**AIM OF THE TASK:** Render every line of the material below as a JSON list of strings, one string per line, skipping blank lines. Leave the pictures out.

**INFORMATION GIVEN:**
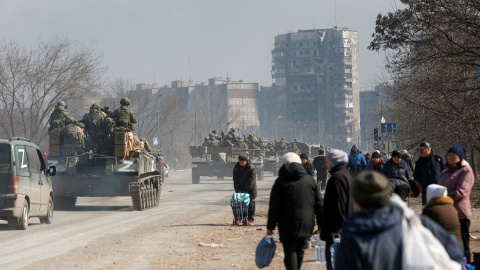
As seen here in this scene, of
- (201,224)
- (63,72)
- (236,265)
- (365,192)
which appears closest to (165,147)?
(63,72)

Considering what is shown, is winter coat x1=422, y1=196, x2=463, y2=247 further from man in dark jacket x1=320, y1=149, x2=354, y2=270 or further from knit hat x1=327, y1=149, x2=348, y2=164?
knit hat x1=327, y1=149, x2=348, y2=164

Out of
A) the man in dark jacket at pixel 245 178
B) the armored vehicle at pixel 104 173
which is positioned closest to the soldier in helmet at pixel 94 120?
the armored vehicle at pixel 104 173

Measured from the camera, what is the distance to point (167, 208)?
89.9 feet

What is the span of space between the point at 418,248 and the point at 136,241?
11.9 m

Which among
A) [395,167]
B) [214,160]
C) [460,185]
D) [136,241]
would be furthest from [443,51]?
[214,160]

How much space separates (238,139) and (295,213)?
40650 mm

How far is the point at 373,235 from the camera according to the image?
16.6 ft

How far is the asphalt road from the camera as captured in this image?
45.6 feet

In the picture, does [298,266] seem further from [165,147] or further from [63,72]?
[165,147]

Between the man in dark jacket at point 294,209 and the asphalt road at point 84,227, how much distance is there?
3.69m

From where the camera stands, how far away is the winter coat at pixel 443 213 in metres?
7.91

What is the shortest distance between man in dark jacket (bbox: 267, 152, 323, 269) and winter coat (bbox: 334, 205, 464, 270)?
14.8ft

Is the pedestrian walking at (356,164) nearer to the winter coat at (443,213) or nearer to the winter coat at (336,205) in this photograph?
the winter coat at (336,205)

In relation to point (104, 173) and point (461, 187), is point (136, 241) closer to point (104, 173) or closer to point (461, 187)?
point (461, 187)
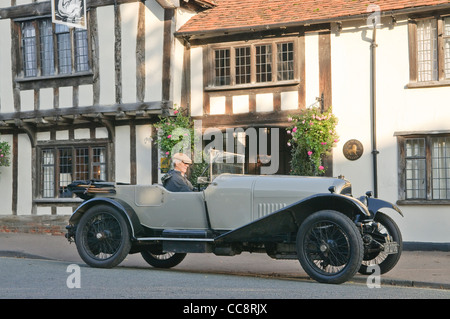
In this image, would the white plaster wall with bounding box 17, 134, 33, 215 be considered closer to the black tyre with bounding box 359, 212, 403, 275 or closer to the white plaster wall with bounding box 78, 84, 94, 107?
the white plaster wall with bounding box 78, 84, 94, 107

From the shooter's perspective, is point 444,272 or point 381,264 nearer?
point 381,264

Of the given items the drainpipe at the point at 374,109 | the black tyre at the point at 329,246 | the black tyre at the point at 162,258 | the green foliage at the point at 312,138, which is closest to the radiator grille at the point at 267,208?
the black tyre at the point at 329,246

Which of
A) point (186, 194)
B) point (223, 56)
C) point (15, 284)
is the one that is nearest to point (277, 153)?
point (223, 56)

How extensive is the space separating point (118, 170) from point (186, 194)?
7555 mm

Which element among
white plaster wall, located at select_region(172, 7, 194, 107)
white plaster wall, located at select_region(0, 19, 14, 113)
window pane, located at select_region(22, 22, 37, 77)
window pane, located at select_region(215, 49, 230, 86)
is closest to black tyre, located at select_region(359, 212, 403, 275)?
window pane, located at select_region(215, 49, 230, 86)

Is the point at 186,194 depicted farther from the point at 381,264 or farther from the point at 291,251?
the point at 381,264

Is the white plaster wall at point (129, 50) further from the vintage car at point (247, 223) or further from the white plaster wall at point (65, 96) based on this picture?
the vintage car at point (247, 223)

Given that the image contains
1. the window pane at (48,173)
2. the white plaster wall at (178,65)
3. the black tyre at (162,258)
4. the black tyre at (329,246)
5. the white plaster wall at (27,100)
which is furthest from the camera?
the window pane at (48,173)

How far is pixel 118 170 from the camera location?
16906 mm

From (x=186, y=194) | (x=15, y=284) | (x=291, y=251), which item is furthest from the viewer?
(x=186, y=194)

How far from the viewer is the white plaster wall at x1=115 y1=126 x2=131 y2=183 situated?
16.8 metres

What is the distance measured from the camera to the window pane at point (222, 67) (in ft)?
52.2

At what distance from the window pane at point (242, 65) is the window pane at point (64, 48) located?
4.20 m

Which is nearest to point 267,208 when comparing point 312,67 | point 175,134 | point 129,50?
point 312,67
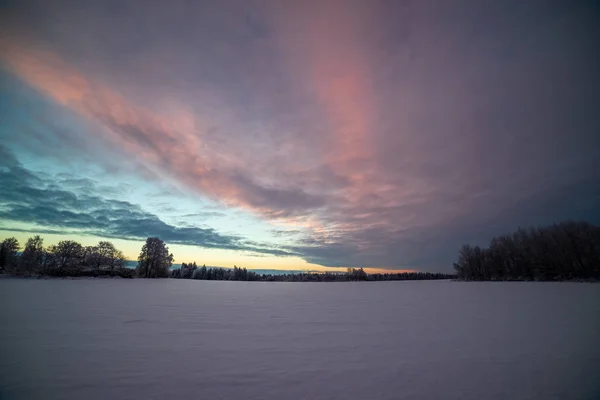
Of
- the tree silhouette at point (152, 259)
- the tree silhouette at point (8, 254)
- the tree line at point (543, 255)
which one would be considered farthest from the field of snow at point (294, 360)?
the tree silhouette at point (8, 254)

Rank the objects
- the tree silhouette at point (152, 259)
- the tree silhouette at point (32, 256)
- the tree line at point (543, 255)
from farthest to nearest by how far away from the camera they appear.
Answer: the tree silhouette at point (152, 259), the tree silhouette at point (32, 256), the tree line at point (543, 255)

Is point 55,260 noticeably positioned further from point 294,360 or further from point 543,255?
point 543,255

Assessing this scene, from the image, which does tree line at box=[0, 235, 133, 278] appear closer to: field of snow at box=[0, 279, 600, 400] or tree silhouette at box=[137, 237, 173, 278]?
tree silhouette at box=[137, 237, 173, 278]

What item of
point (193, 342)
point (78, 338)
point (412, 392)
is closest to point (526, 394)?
point (412, 392)

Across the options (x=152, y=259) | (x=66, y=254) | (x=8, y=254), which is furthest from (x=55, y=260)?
(x=152, y=259)

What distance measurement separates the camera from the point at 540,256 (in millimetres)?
73812

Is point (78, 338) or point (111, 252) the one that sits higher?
point (111, 252)

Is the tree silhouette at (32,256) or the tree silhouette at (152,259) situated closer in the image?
the tree silhouette at (32,256)

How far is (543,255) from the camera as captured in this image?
73.3 meters

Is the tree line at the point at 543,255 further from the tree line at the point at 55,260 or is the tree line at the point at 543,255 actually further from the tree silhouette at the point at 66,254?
the tree silhouette at the point at 66,254

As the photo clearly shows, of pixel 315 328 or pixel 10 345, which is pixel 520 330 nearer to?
pixel 315 328

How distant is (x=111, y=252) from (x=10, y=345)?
11551 centimetres

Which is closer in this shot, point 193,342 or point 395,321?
point 193,342

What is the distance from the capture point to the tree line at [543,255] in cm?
6350
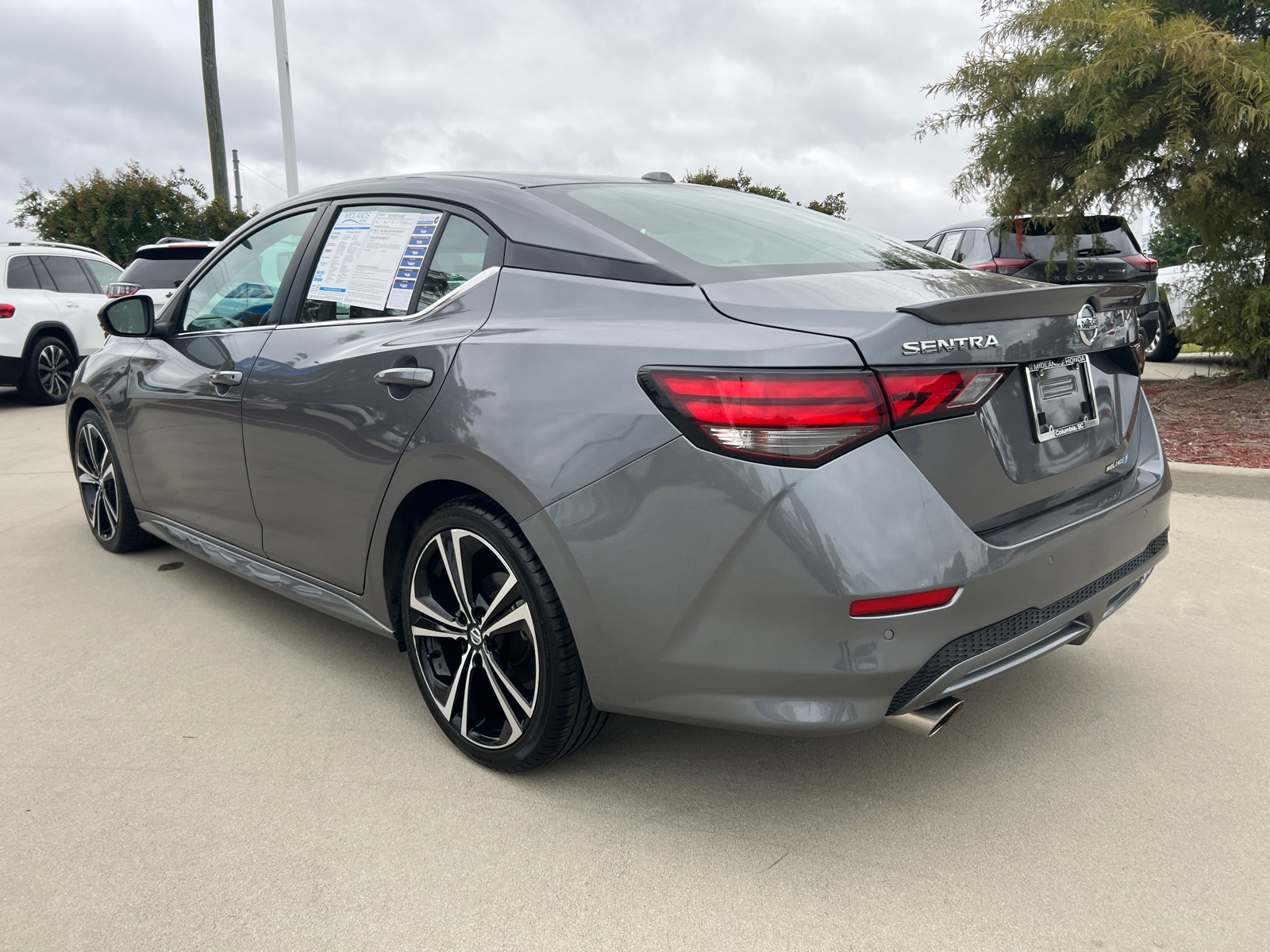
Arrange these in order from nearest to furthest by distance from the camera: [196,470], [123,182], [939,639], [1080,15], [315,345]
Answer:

**EXERCISE OUTPUT:**
[
  "As seen here in this scene, of",
  "- (201,224)",
  "- (63,72)",
  "- (236,265)",
  "- (365,192)",
  "which appears closest to (165,147)?",
  "(63,72)",
  "Considering what is shown, is winter coat x1=422, y1=196, x2=463, y2=247 further from man in dark jacket x1=320, y1=149, x2=354, y2=270 or further from knit hat x1=327, y1=149, x2=348, y2=164?",
  "knit hat x1=327, y1=149, x2=348, y2=164",
  "Out of",
  "A) the man in dark jacket at pixel 245 178",
  "B) the armored vehicle at pixel 104 173",
  "which is positioned closest to the soldier in helmet at pixel 94 120?",
  "the armored vehicle at pixel 104 173",
  "Measured from the camera, what is the distance to point (167, 208)?",
  "89.9 feet",
  "What is the span of space between the point at 418,248 and the point at 136,241?",
  "11.9 m",
  "Which among",
  "A) [395,167]",
  "B) [214,160]",
  "C) [460,185]",
  "D) [136,241]",
  "would be furthest from [443,51]?",
  "[214,160]",
  "How much space separates (238,139) and (295,213)?",
  "40650 mm",
  "How far is the point at 373,235 from the camera according to the image?",
  "16.6 ft",
  "How far is the asphalt road from the camera as captured in this image?",
  "45.6 feet",
  "In the picture, does [298,266] seem further from [165,147] or further from [63,72]?",
  "[165,147]",
  "Between the man in dark jacket at point 294,209 and the asphalt road at point 84,227, how much distance is there?",
  "3.69m",
  "From where the camera stands, how far away is the winter coat at pixel 443 213 in metres?",
  "7.91",
  "What is the shortest distance between man in dark jacket (bbox: 267, 152, 323, 269) and winter coat (bbox: 334, 205, 464, 270)?",
  "14.8ft",
  "Is the pedestrian walking at (356,164) nearer to the winter coat at (443,213) or nearer to the winter coat at (336,205) in this photograph?",
  "the winter coat at (336,205)",
  "In relation to point (104, 173) and point (461, 187), is point (136, 241) closer to point (104, 173) or closer to point (461, 187)?",
  "point (461, 187)",
  "In this image, would the white plaster wall with bounding box 17, 134, 33, 215 be considered closer to the black tyre with bounding box 359, 212, 403, 275 or closer to the white plaster wall with bounding box 78, 84, 94, 107?",
  "the white plaster wall with bounding box 78, 84, 94, 107",
  "From the shooter's perspective, is point 444,272 or point 381,264 nearer?",
  "point 381,264",
  "Of the given items the drainpipe at the point at 374,109 | the black tyre at the point at 329,246 | the black tyre at the point at 162,258 | the green foliage at the point at 312,138, which is closest to the radiator grille at the point at 267,208?",
  "the black tyre at the point at 329,246",
  "Which of",
  "A) point (186, 194)",
  "B) point (223, 56)",
  "C) point (15, 284)",
  "is the one that is nearest to point (277, 153)?",
  "point (223, 56)",
  "How extensive is the space separating point (118, 170) from point (186, 194)?",
  "7555 mm",
  "Which element among",
  "white plaster wall, located at select_region(172, 7, 194, 107)",
  "white plaster wall, located at select_region(0, 19, 14, 113)",
  "window pane, located at select_region(22, 22, 37, 77)",
  "window pane, located at select_region(215, 49, 230, 86)",
  "is closest to black tyre, located at select_region(359, 212, 403, 275)?",
  "window pane, located at select_region(215, 49, 230, 86)",
  "Is the point at 186,194 depicted farther from the point at 381,264 or farther from the point at 291,251?",
  "the point at 381,264",
  "Is the white plaster wall at point (129, 50) further from the vintage car at point (247, 223) or further from the white plaster wall at point (65, 96) based on this picture?",
  "the vintage car at point (247, 223)",
  "Given that the image contains",
  "1. the window pane at (48,173)",
  "2. the white plaster wall at (178,65)",
  "3. the black tyre at (162,258)",
  "4. the black tyre at (329,246)",
  "5. the white plaster wall at (27,100)",
  "which is furthest from the camera?",
  "the window pane at (48,173)",
  "How far is pixel 118 170 from the camera location?",
  "16906 mm",
  "From (x=186, y=194) | (x=15, y=284) | (x=291, y=251), which item is furthest from the viewer?",
  "(x=186, y=194)",
  "How far from the viewer is the white plaster wall at x1=115 y1=126 x2=131 y2=183 situated?",
  "16.8 metres",
  "What is the distance measured from the camera to the window pane at point (222, 67) (in ft)?",
  "52.2",
  "At what distance from the window pane at point (242, 65) is the window pane at point (64, 48) located?",
  "4.20 m",
  "Which is nearest to point 267,208 when comparing point 312,67 | point 175,134 | point 129,50?",
  "point 312,67",
  "Of",
  "- the tree silhouette at point (152, 259)",
  "- the tree silhouette at point (8, 254)",
  "- the tree line at point (543, 255)",
  "which one would be considered farthest from the field of snow at point (294, 360)?",
  "the tree silhouette at point (8, 254)",
  "Rank the objects",
  "- the tree silhouette at point (152, 259)",
  "- the tree silhouette at point (32, 256)",
  "- the tree line at point (543, 255)",
  "from farthest to nearest by how far away from the camera they appear.",
  "Answer: the tree silhouette at point (152, 259), the tree silhouette at point (32, 256), the tree line at point (543, 255)",
  "Is point 55,260 noticeably positioned further from point 294,360 or further from point 543,255?",
  "point 543,255",
  "Assessing this scene, from the image, which does tree line at box=[0, 235, 133, 278] appear closer to: field of snow at box=[0, 279, 600, 400] or tree silhouette at box=[137, 237, 173, 278]?",
  "tree silhouette at box=[137, 237, 173, 278]",
  "What item of",
  "point (193, 342)",
  "point (78, 338)",
  "point (412, 392)",
  "is closest to point (526, 394)?",
  "point (412, 392)",
  "Across the options (x=152, y=259) | (x=66, y=254) | (x=8, y=254), which is furthest from (x=55, y=260)?",
  "(x=152, y=259)",
  "What distance measurement separates the camera from the point at 540,256 (in millimetres)?",
  "73812",
  "Is point (78, 338) or point (111, 252) the one that sits higher?",
  "point (111, 252)",
  "Is the tree silhouette at (32,256) or the tree silhouette at (152,259) situated closer in the image?",
  "the tree silhouette at (32,256)",
  "How far is (543,255) from the camera as captured in this image?",
  "73.3 meters",
  "Is the tree line at the point at 543,255 further from the tree line at the point at 55,260 or is the tree line at the point at 543,255 actually further from the tree silhouette at the point at 66,254?",
  "the tree silhouette at the point at 66,254",
  "As the photo clearly shows, of pixel 315 328 or pixel 10 345, which is pixel 520 330 nearer to?",
  "pixel 315 328",
  "How distant is (x=111, y=252) from (x=10, y=345)?",
  "11551 centimetres",
  "Which is closer in this shot, point 193,342 or point 395,321?",
  "point 193,342",
  "What is the distance from the capture point to the tree line at [543,255] in cm?",
  "6350",
  "Arrange these in order from nearest to furthest by distance from the camera: [196,470], [123,182], [939,639], [1080,15], [315,345]",
  "Answer:"
]